DDCoT (Duty-Distinct Chain-of-Thought Prompting) is a novel prompting technique designed to improve multimodal reasoning in large language models (LLMs). It addresses the challenges of integrating textual and visual information by breaking down reasoning into distinct responsibilities, reasoning (handled by LLMs) and recognition (handled by visual models). This structured approach reduces hallucinations and enhances explainability, generalizability, and zero-shot learning performance across a variety of multimodal tasks.

Key Insights Behind DDCoT

DDCoT is built on two fundamental insights derived from extensive analysis of multimodal reasoning challenges:

"Keep critical thinking" - Maintaining a healthy dose of skepticism by explicitly indicating uncertainty in the reasoning process helps improve correctness. This is implemented through a negative-space design that explicitly marks questions requiring visual information as "uncertain," reducing the tendency of LLMs to hallucinate answers.
"Let everyone do their jobs" - Dividing labor between LLMs (reasoning) and visual models (recognition) allows each to focus on what they do best.

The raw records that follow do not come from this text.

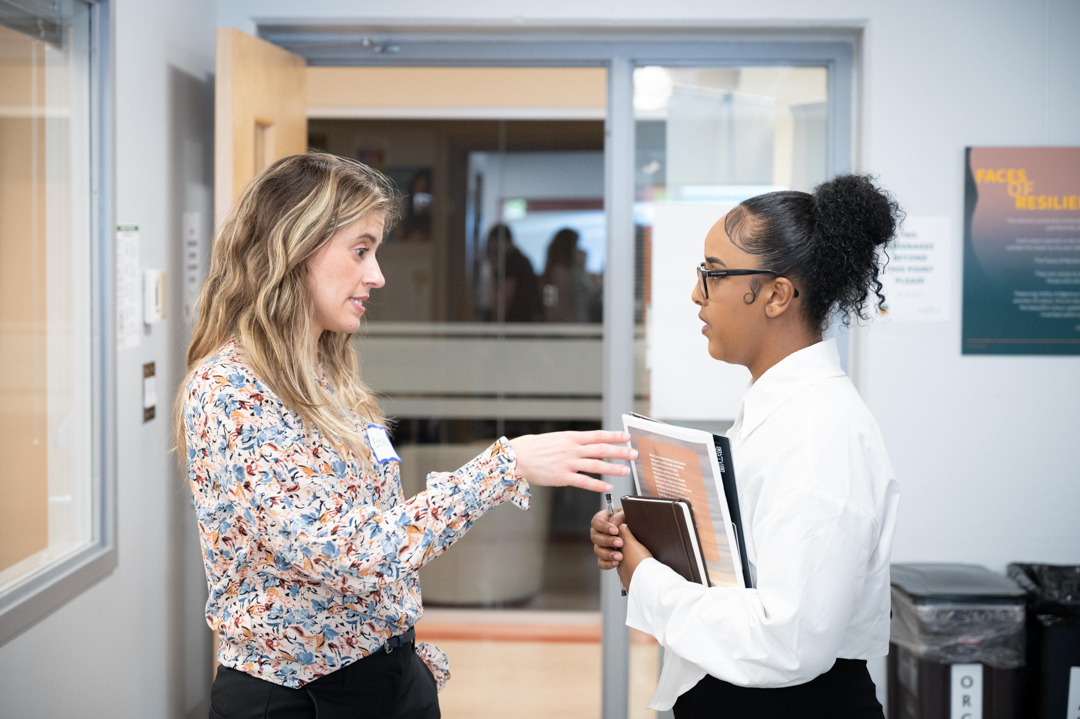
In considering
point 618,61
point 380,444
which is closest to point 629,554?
point 380,444

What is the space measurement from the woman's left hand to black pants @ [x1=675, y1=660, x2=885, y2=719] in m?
0.22

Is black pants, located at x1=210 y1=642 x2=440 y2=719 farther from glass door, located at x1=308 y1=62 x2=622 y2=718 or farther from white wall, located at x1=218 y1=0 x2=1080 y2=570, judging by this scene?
glass door, located at x1=308 y1=62 x2=622 y2=718

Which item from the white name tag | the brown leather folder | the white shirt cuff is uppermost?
the white name tag

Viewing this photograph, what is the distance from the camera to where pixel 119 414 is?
7.14 feet

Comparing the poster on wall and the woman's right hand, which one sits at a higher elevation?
the poster on wall

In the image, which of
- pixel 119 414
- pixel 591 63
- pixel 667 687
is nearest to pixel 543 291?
pixel 591 63

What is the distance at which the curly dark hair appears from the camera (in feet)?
4.25

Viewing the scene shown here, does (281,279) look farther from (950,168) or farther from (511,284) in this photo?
(511,284)

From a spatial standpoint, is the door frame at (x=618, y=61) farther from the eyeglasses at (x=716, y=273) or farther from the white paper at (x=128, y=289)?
the eyeglasses at (x=716, y=273)

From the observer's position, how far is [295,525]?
1148 millimetres

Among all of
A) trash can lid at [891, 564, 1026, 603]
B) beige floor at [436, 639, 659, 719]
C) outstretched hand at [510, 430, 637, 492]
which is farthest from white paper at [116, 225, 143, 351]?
trash can lid at [891, 564, 1026, 603]

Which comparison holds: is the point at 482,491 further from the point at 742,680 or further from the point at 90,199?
the point at 90,199

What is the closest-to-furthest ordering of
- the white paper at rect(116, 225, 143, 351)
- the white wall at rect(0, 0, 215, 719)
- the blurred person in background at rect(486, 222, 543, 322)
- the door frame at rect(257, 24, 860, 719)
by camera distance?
the white wall at rect(0, 0, 215, 719), the white paper at rect(116, 225, 143, 351), the door frame at rect(257, 24, 860, 719), the blurred person in background at rect(486, 222, 543, 322)

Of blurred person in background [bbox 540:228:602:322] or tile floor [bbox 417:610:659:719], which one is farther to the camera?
blurred person in background [bbox 540:228:602:322]
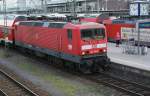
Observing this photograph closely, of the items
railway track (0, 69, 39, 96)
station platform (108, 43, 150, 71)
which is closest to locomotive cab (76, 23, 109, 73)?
station platform (108, 43, 150, 71)

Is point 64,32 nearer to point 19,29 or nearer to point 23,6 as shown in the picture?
point 19,29

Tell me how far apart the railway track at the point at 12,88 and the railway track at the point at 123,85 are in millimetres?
4064

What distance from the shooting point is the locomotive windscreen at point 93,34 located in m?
21.5

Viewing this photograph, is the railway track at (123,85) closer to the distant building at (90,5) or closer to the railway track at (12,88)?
the railway track at (12,88)

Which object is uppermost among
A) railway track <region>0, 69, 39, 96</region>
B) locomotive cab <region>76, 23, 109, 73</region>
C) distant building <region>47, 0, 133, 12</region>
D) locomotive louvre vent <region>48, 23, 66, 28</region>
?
distant building <region>47, 0, 133, 12</region>

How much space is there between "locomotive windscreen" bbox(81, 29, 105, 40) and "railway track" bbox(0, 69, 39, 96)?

This division of responsibilities prevents language hallucinations that often occur when LLMs try to process interleaved multimodal inputs directly.

How It Works

DDCoT implements a sequential three-stage process to handle multimodal reasoning tasks:

Breaking Down Reasoning into Sub-questions
- Instead of directly solving multimodal problems, the LLM first generates sub-questions that separate reasoning from visual recognition.
- This decomposition is performed in a single stage using prompts like "please think step-by-step and deconstruct the question down to necessary sub-questions."
- For example, given an image and a question about it, the model will first ask:
  - What objects are in the image?
  - What are the characteristics of those objects?
  - What relationships exist between the objects?
  - What knowledge is relevant to these objects?
Negative-space prompting to identify uncertainty
- The model explicitly labels questions that cannot be answered without visual input as "Uncertain."
- The prompt includes instructions such as "Assume that you do not have any information about the picture, try to answer the sub-question and formulate the corresponding sub-answer as 'Uncertain' if the sub-question cannot be determined."
- This "negative-space prompting" explicitly acknowledges the limits of text-only knowledge and prevents the model from hallucinating visual details.
- Experimental results show this reduces factual errors by 25.3% compared to naive prompting.
Visual recognition to answer uncertain sub-questions
- A visual question answering (VQA) model processes only the sub-questions marked as uncertain.
- This focused approach leverages off-the-shelf models like BLIP-2 to extract precise visual information for each uncertain sub-question.
- Example Output:
  - Sub-question: What food items are in the image?
  - VQA Response: Oranges.
  - Sub-question: What nutrients are commonly found in those foods?
  - LLM Response: Vitamin C.
Joint reasoning integration
- The LLM combines its linguistic reasoning with the visual recognition results to generate accurate, explainable rationales.
- The integration prompt includes instructions like "note that the supplementary information given may not always be valid" and "select valid information to form the rationale."
- This critical approach enables the LLM to filter, validate, and even rectify supplementary knowledge for more reliable answers.
- Example Rationale:
  "Oranges are known to be a good source of Vitamin C. Therefore, the nutrient mainly provided by the foods in the image is Vitamin C."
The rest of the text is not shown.